──────── Records to use

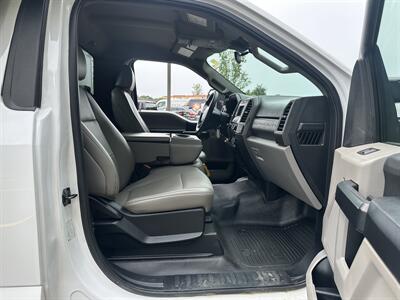 2020 Ford F550   - Photo 17 - South Weymouth, MA 02190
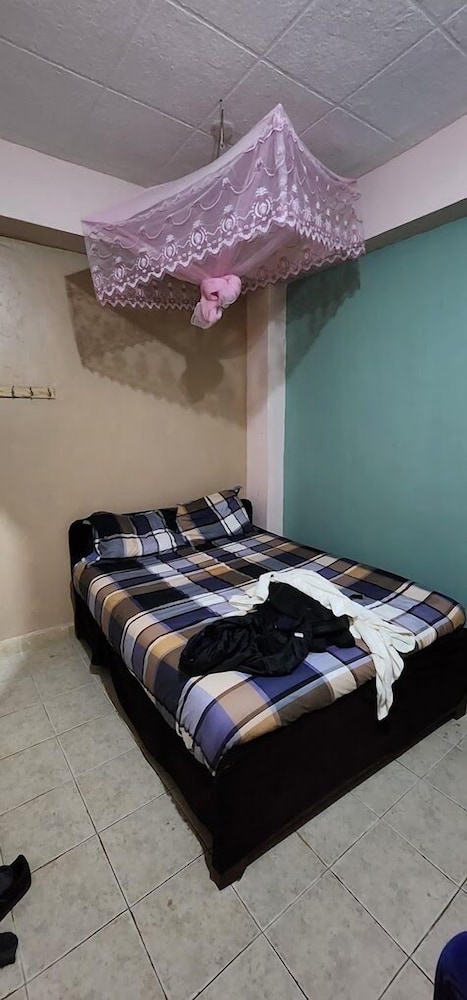 Spa Dr. Hotel Bungoma — Bungoma — photo 2
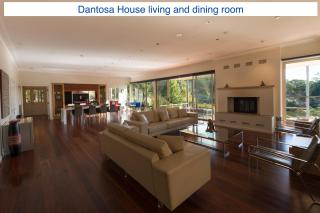 Dantosa Blue Mountains Retreat - Katoomba - 1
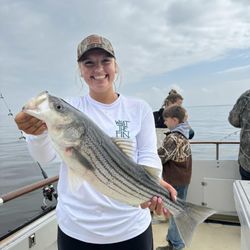 Chasin Tail Charters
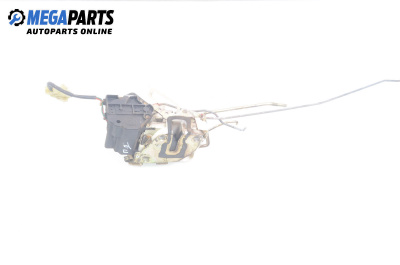 Брава на врата за Kia Clarus Sedan (07.1996 - 11.2001), позиция: предна, дясна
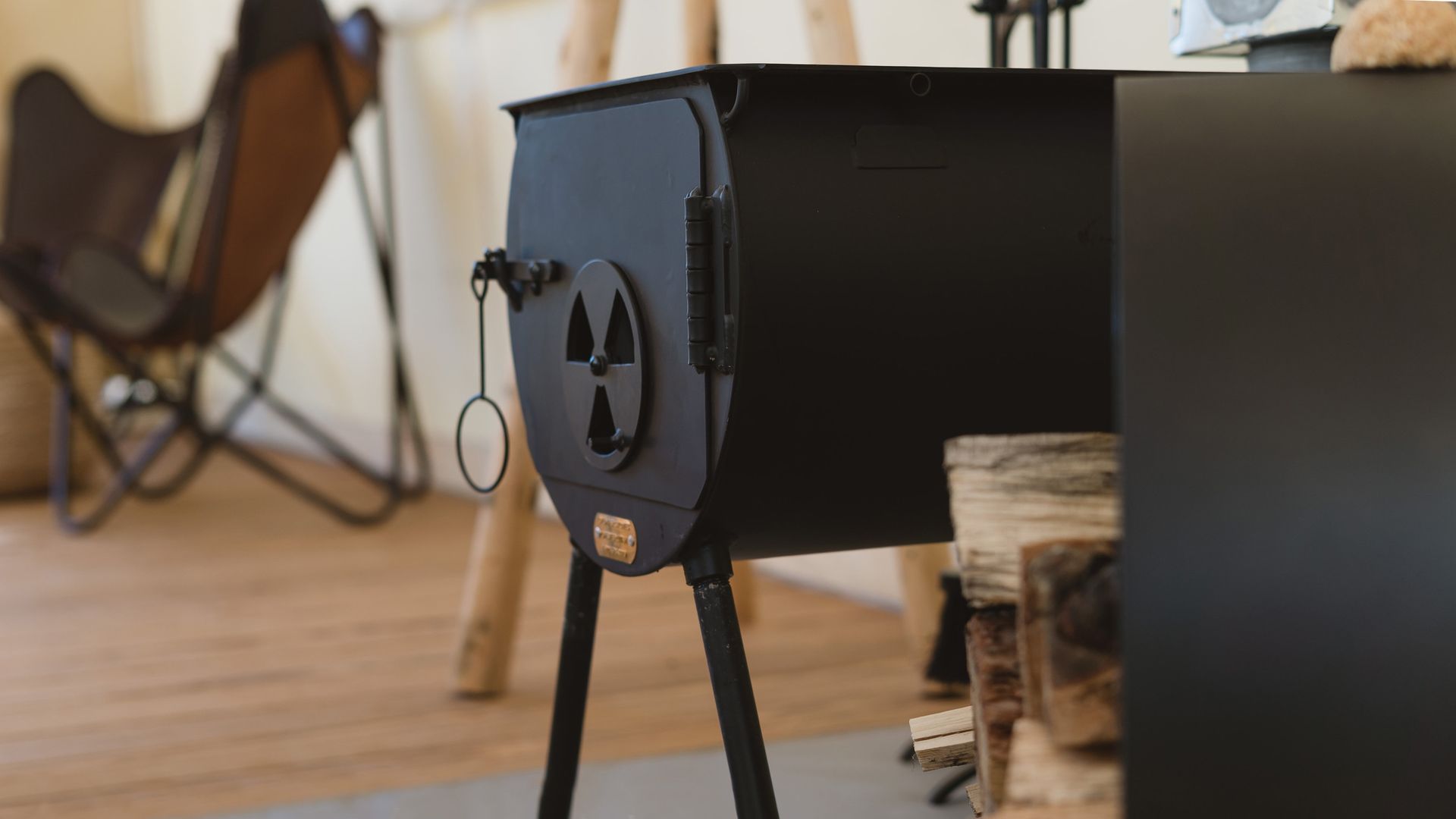 Catégorie tente Star-gazer.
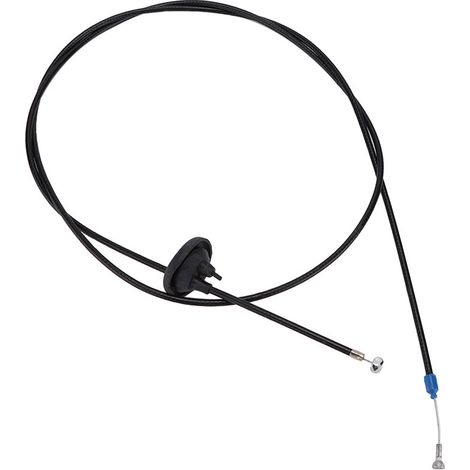 Cavo di sblocco cofano A6397500359, ricambio per Mercedes Benz Vito/Viano W639-Crezuo-Crezuo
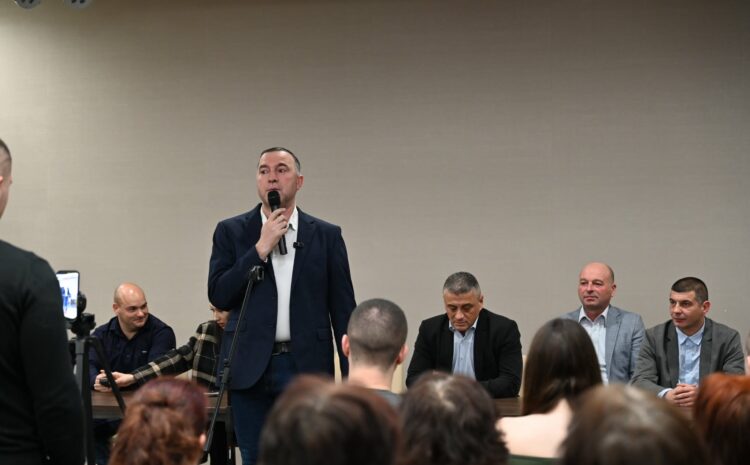  ТОДОР АНГЕЛОВ: КРАЙ НА ПОЛИТИЧЕСКИЯ ЕГОИЗЪМ: ВРЕМЕ Е ЗА ЛИЧНА ОТГОВОРНОСТ И РАБОТЕЩИ ОБЩИНИ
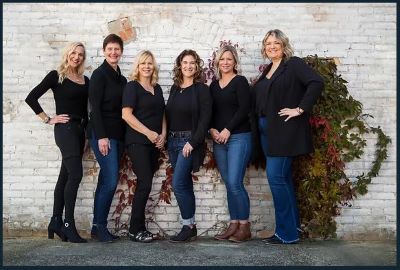 Thank You to Merge Salon & Spa for Supporting SCCCF and our Local Cancer Community!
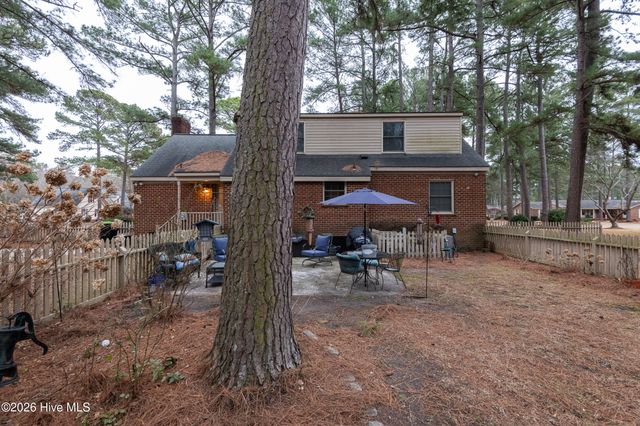 3793 Robinson Street, Bethel, NC 27812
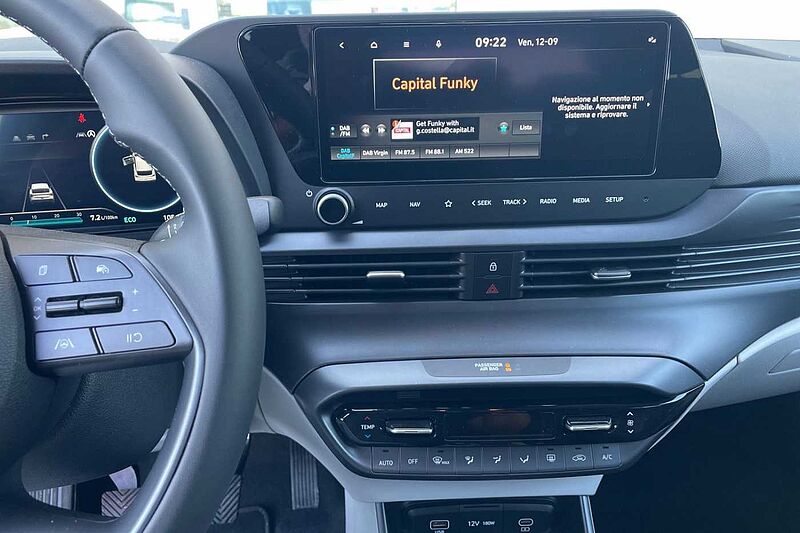 Hyundai i20 3ª serie 1.0 T-GDI 48V iMT Prime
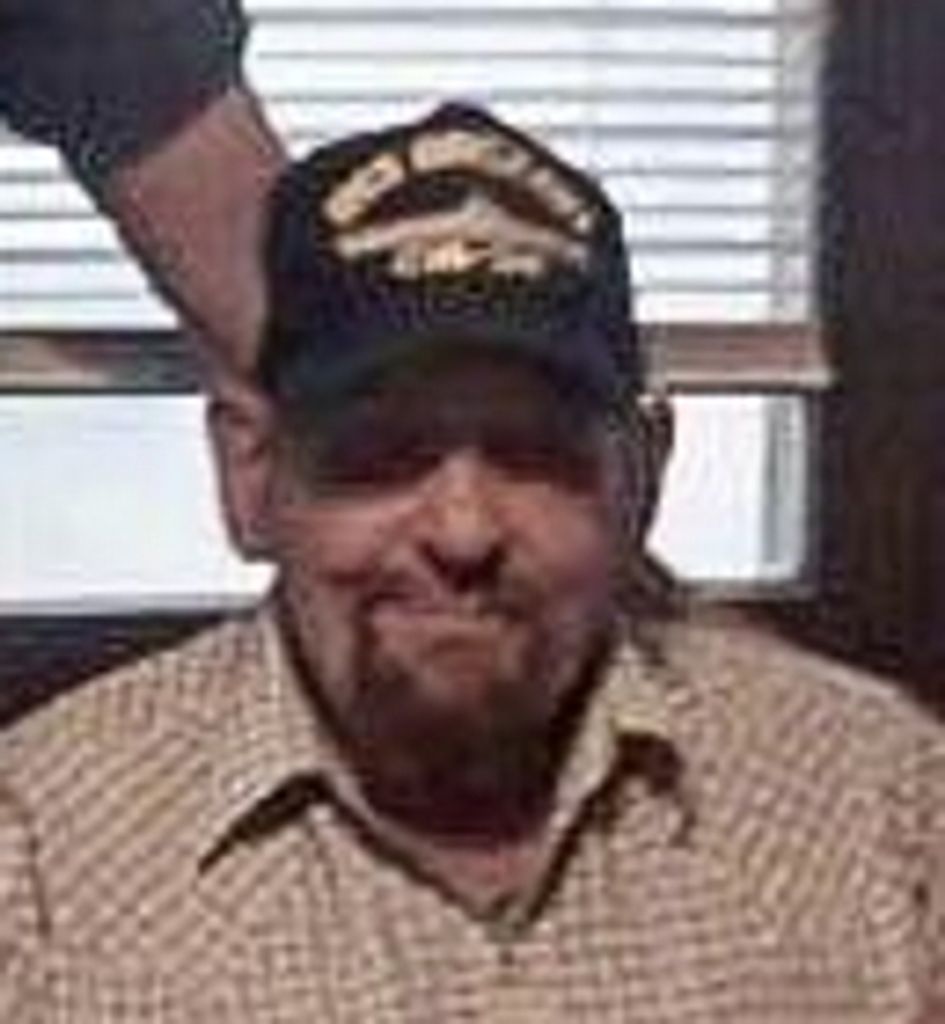 Gary Rhoads Profile Photo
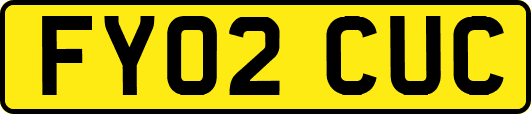 FY02CUC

────────────────

> **What to work on**:
Convert every line of text in the data above into a JSON list of strings, one string per line, skipping any blank lines. Leave the pictures out of the answer.

> **Result for this exercise**:
[
  " 2020 Ford F550   - Photo 17 - South Weymouth, MA 02190",
  " Spa Dr. Hotel Bungoma — Bungoma — photo 2",
  " Dantosa Blue Mountains Retreat - Katoomba - 1",
  " Chasin Tail Charters",
  " Брава на врата за Kia Clarus Sedan (07.1996 - 11.2001), позиция: предна, дясна",
  " Catégorie tente Star-gazer.",
  " Cavo di sblocco cofano A6397500359, ricambio per Mercedes Benz Vito/Viano W639-Crezuo-Crezuo",
  "  ТОДОР АНГЕЛОВ: КРАЙ НА ПОЛИТИЧЕСКИЯ ЕГОИЗЪМ: ВРЕМЕ Е ЗА ЛИЧНА ОТГОВОРНОСТ И РАБОТЕЩИ ОБЩИНИ",
  " Thank You to Merge Salon & Spa for Supporting SCCCF and our Local Cancer Community!",
  " 3793 Robinson Street, Bethel, NC 27812",
  " Hyundai i20 3ª serie 1.0 T-GDI 48V iMT Prime",
  " Gary Rhoads Profile Photo",
  " FY02CUC"
]